> [Objectifs]
• a. Selon le jugement sur la requête en irrecevabilité, combien de demandes la Régie du logement a-t-elle reçues en juillet 2000 ?
• b. Prolongez le jugement sur la requête en irrecevabilité à partir de sa dernière phrase.

> [Texte]
++++++++

COUR DU QUÉBEC

CANADA

PROVINCE DE QUÉBEC

DISTRICT DE MONTRÉAL
Chambre civile

 No :        500-02-091515-010
             # 31 000705 175 G et als. (R.L.)

DATE : Montréal, le 14 février 2001

EN PRÉSENCE DE : L'HONORABLE MICHEL DESMARAIS (JD1143)

UNIVERSITÉ DE MONTRÉAL

Locatrice/requérante
c.
ALl SAHAR ET ALS.
Locataires/intimés
et
ME JEAN BISSON, régisseur, Régie du logement Mis en cause

JUGEMENT SUR REQUÊTE EN IRRECEVABILITÉ

I. LES FAITS

Au mois de juillet 2000 la Régie du logement a été saisie de soixante-dix-neuf demandes en réduction de loyer, dommages exemplaires et demande de réintégration de la part d'étudiants locataires de la requérante. Le régisseur a réuni les soixante-dix-neuf demandes et a permis une preuve commune, tout en rendant cependant une décision dans chacun des cas sur le fond, mais variant en ce qui a trait aux indemnités à être versées.

Trente-trois étudiants avaient quitté leur résidence avant le mois de septembre et n'ayant pas payé de loyer durant toute la période estivale, la diminution du loyer était ajustée au temps occupé.

Le régisseur a rendu sa décision le 7 décembre 2000. Le 5 janvier 2001 les procureurs de la requérante signifient au procureur des intimés une requête pour permission d'en appeler ; ladite requête était présentable le 11 janvier 2001. À la demande du procureur des intimés, la présentation a été reportée au 18 janvier.

++++++++

> [Bloc de données]
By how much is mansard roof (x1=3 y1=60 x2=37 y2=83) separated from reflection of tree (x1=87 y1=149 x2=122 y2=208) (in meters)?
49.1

++++++++

> [Réponses par tâche]
• a. Soixante-dix-neuf demandes.

• b.
À cette date, lors de l'audition, le procureur des intimés a présenté une requête verbale en irrecevabilité à l'encontre des soixante-dix-huit des soixante-dix-neuf jugements, alléguant absence de requête spécifique dans cesdits soixante-dix-huit cas. La requête présentée vise spécifiquement un résident du nom de Sahar Ali, mais contient la mention "et als.". De plus, en annexe de la requête en appel, figure les noms des soixante-dix-huit autres personnes impliquées dans le litige avec les numéros de causes correspondants.

II. REQUÊTE POUR PERMISSION D'EN APPELER

La requête pour permission d'en appeler contient de nombreux paragraphes visant expressément les intimés.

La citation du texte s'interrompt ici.